Challenge » Reproduce every one of the records below word for word, omitting the pictures from your copy.

===== Entries provided

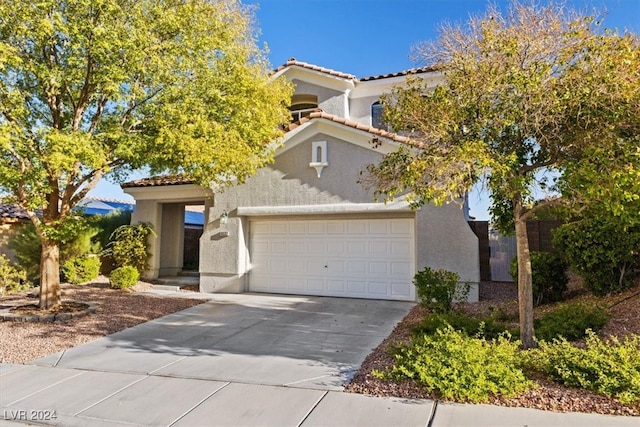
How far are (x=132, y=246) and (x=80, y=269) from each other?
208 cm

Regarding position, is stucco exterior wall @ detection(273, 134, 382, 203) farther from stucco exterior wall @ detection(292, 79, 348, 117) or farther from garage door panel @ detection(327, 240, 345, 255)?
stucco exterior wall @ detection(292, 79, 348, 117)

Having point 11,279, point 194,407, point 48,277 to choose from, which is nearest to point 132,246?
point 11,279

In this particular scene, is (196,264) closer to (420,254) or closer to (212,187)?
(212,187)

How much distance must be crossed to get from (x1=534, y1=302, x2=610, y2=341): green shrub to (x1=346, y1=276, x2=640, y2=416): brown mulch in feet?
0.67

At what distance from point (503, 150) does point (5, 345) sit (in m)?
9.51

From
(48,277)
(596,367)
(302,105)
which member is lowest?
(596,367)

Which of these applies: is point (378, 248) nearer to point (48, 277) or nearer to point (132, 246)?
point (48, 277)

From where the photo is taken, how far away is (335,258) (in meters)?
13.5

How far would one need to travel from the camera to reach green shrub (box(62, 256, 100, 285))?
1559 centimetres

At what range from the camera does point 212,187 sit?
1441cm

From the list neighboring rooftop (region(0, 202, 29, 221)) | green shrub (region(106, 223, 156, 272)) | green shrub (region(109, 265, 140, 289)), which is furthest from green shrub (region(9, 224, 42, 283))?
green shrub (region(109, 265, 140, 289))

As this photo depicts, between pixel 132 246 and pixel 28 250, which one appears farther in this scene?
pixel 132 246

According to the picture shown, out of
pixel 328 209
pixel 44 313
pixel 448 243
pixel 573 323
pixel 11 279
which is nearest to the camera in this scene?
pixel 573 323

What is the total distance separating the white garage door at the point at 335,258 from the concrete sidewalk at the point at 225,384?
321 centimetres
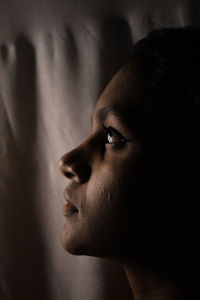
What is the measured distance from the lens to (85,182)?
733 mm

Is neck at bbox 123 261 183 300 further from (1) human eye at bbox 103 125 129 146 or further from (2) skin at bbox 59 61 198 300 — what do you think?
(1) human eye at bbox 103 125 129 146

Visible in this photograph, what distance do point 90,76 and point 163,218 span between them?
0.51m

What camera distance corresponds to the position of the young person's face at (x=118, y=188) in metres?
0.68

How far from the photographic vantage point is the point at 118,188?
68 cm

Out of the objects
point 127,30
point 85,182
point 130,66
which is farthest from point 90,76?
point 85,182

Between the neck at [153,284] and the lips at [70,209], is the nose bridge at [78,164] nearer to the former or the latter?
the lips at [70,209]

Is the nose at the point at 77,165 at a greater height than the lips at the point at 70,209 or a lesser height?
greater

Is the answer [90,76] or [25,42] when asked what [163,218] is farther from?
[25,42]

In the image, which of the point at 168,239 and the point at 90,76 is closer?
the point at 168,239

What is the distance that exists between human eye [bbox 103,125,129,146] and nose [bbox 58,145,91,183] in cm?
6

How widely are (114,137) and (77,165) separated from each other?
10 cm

==========

Full response »
How far are (x=132, y=246) and (x=80, y=269) from each other?
208 cm

Regarding position, is stucco exterior wall @ detection(273, 134, 382, 203) farther from stucco exterior wall @ detection(292, 79, 348, 117) or farther from garage door panel @ detection(327, 240, 345, 255)?
stucco exterior wall @ detection(292, 79, 348, 117)

Having point 11,279, point 194,407, point 48,277 to choose from, which is nearest to point 132,246?
point 11,279

In this particular scene, is (196,264) closer to (420,254) or closer to (212,187)?
(212,187)

How much distance must be crossed to get from (x1=534, y1=302, x2=610, y2=341): green shrub to (x1=346, y1=276, x2=640, y2=416): brown mulch in feet?
0.67

At what distance from point (503, 150) does point (5, 345) sit (in m)?
9.51

From
(48,277)
(596,367)
(302,105)
which member is lowest?
(596,367)

Which of these applies: is point (378, 248) nearer to point (48, 277) or nearer to point (132, 246)?
point (48, 277)

From where the photo is taken, how far away is (335,258) (in meters)?
13.5

How far would one need to travel from the camera to reach green shrub (box(62, 256, 100, 285))?
1559 centimetres

At what range from the camera does point 212,187 sit?
1441cm

From the list neighboring rooftop (region(0, 202, 29, 221)) | green shrub (region(106, 223, 156, 272)) | green shrub (region(109, 265, 140, 289)), which is furthest from green shrub (region(9, 224, 42, 283))?
green shrub (region(109, 265, 140, 289))

As this photo depicts, between pixel 132 246 and pixel 28 250, which one appears farther in this scene?
pixel 132 246

According to the picture shown, out of
pixel 328 209
pixel 44 313
pixel 448 243
pixel 573 323
pixel 11 279
which is nearest to the camera in this scene?
pixel 573 323

What is the total distance separating the white garage door at the point at 335,258 from the concrete sidewalk at the point at 225,384?
321 centimetres
What is the measured distance from the lens to (85,182)?
733 mm

Is neck at bbox 123 261 183 300 further from (1) human eye at bbox 103 125 129 146 or further from (2) skin at bbox 59 61 198 300 — what do you think?
(1) human eye at bbox 103 125 129 146

Visible in this photograph, what distance do point 90,76 and point 163,218 span between them?
0.51m

What camera distance corresponds to the position of the young person's face at (x=118, y=188) in metres?
0.68

How far from the photographic vantage point is the point at 118,188?
68 cm

Out of the objects
point 127,30
point 85,182
point 130,66
which is farthest from point 90,76?
point 85,182

Between the neck at [153,284] and the lips at [70,209], is the nose bridge at [78,164] nearer to the former or the latter?
the lips at [70,209]

Is the nose at the point at 77,165 at a greater height than the lips at the point at 70,209 or a lesser height?
greater

Is the answer [90,76] or [25,42] when asked what [163,218] is farther from?
[25,42]

In the image, which of the point at 168,239 and the point at 90,76 is closer?
the point at 168,239

What is the distance that exists between human eye [bbox 103,125,129,146] and nose [bbox 58,145,91,183] in cm?
6

How widely are (114,137) and (77,165) separated from each other?
10 cm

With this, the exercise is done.